**Instructions to follow**
Copy the records below word for word, beginning with the line that contains "Spatially, is (x=102, y=238)" and ending with the line that contains "collar, bbox(0, 202, 236, 298): blue fabric".

■ ■ ■ ■ ■ ■ ■

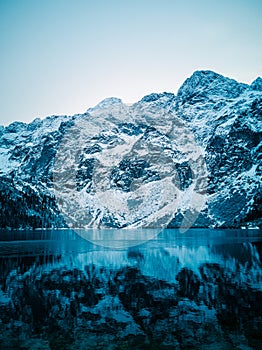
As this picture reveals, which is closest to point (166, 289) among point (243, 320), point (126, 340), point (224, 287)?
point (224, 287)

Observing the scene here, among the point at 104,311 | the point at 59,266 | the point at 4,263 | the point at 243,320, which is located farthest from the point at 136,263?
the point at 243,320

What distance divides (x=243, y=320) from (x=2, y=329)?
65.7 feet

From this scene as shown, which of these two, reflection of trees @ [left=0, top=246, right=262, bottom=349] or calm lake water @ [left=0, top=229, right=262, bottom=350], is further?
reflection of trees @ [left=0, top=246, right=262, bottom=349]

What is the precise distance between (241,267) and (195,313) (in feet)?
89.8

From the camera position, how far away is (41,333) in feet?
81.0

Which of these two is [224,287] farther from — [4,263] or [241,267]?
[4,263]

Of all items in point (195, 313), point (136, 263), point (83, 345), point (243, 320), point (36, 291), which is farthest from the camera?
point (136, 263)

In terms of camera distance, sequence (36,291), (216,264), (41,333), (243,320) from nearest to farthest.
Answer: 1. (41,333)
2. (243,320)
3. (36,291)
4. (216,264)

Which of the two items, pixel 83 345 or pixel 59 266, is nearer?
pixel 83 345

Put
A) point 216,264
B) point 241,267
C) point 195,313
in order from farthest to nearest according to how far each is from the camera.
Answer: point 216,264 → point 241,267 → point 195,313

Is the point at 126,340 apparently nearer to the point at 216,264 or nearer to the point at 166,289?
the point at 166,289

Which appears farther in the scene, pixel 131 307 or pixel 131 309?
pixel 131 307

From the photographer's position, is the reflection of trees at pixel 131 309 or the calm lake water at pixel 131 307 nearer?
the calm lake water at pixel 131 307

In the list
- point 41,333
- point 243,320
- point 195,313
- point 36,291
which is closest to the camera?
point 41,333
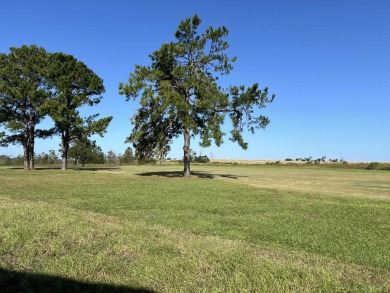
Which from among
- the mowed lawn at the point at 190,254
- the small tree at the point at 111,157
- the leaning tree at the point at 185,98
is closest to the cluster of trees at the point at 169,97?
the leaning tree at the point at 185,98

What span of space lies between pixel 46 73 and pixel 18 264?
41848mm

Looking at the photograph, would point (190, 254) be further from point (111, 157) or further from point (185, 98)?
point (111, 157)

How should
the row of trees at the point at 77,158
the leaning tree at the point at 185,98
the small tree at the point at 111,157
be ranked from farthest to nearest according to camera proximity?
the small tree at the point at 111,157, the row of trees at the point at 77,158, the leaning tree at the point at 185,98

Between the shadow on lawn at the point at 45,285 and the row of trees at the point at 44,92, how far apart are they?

■ ■ ■ ■ ■ ■ ■

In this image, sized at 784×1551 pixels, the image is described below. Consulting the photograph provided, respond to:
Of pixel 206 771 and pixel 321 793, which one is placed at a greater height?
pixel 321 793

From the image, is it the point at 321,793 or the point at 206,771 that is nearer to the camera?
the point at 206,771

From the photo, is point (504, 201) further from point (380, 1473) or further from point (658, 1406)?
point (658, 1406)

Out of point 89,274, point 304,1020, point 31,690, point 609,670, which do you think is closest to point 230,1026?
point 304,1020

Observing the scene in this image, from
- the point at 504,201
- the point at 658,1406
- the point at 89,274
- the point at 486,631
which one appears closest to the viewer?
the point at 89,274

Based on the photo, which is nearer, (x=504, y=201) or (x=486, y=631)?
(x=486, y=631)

■ ■ ■ ■ ■ ■ ■

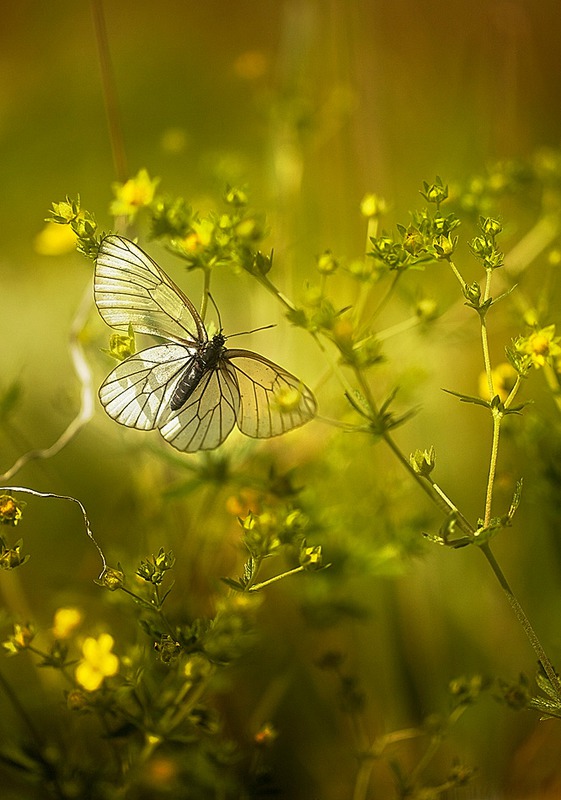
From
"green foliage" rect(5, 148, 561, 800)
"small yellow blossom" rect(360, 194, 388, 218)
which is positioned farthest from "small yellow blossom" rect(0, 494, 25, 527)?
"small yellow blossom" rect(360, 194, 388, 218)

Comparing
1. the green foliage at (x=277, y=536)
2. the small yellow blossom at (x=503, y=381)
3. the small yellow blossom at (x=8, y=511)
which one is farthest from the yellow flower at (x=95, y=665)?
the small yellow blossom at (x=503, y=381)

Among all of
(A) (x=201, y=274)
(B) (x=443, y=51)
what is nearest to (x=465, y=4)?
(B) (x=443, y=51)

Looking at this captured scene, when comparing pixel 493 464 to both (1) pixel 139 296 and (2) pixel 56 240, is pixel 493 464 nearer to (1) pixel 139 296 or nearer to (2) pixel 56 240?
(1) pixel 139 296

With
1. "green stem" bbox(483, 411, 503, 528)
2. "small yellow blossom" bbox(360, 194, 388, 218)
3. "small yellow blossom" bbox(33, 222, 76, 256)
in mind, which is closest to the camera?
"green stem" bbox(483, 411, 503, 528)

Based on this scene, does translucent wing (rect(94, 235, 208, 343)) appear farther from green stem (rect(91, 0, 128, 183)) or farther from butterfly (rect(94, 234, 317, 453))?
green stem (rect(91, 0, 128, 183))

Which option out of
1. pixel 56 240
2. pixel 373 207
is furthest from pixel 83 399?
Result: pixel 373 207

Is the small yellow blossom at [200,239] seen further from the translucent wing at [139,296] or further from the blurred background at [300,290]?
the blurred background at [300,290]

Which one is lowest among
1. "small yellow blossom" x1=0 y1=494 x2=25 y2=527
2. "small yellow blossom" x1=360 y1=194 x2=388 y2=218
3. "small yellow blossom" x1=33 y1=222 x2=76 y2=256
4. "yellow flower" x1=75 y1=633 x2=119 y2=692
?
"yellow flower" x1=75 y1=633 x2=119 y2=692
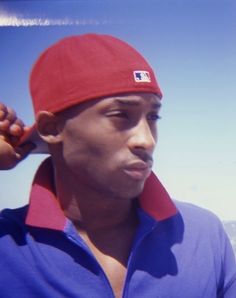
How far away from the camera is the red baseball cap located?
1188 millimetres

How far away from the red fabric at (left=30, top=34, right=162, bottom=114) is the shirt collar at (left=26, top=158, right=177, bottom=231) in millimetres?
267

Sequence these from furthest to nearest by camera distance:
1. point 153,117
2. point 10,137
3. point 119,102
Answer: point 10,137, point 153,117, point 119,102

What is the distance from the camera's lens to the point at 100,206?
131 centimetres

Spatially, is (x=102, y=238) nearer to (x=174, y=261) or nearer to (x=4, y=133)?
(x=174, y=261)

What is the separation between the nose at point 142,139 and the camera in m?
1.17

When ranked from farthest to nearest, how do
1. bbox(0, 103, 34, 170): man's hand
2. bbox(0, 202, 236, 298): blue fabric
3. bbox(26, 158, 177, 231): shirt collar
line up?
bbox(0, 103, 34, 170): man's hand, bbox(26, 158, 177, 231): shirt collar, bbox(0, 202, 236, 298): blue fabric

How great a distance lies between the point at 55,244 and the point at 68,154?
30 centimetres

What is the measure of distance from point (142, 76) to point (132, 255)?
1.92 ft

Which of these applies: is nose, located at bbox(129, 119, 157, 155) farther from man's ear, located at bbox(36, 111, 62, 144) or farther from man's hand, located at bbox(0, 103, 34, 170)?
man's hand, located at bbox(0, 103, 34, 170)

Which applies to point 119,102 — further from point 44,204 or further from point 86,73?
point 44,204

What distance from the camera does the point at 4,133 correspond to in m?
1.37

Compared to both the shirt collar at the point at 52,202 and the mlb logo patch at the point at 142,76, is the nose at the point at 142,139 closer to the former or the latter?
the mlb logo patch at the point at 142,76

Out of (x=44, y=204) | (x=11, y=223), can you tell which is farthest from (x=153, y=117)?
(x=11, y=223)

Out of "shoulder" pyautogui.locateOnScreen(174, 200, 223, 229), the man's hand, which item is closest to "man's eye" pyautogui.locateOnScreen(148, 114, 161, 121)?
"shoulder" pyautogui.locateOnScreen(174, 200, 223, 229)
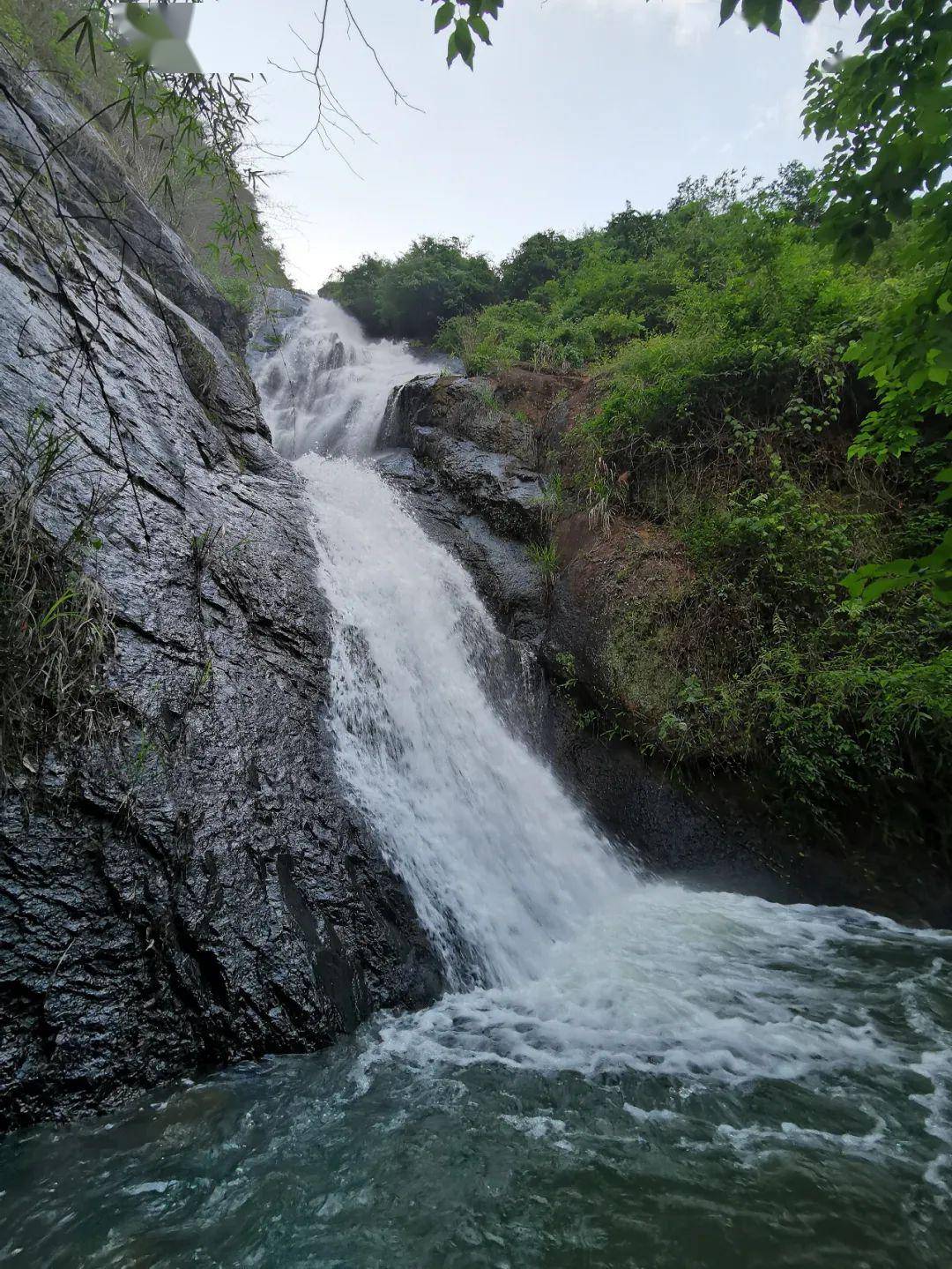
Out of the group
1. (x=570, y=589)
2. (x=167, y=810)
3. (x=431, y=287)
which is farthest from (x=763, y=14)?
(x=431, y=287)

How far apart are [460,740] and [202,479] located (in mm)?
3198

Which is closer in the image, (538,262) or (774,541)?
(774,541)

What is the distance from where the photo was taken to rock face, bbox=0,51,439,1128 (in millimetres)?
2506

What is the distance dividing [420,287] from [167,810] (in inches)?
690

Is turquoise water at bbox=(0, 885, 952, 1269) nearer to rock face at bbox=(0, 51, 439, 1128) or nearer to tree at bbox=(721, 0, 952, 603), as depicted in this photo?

■ ■ ■ ■ ■ ■ ■

**Full response**
Spatially, is (x=102, y=238) nearer to (x=174, y=261) or nearer to (x=4, y=133)?
(x=174, y=261)

What is the separation between the nose at point 142,139 and the camera in m?
1.17

When ranked from farthest to nearest, how do
1. bbox(0, 103, 34, 170): man's hand
2. bbox(0, 202, 236, 298): blue fabric
3. bbox(26, 158, 177, 231): shirt collar
line up?
bbox(0, 103, 34, 170): man's hand, bbox(26, 158, 177, 231): shirt collar, bbox(0, 202, 236, 298): blue fabric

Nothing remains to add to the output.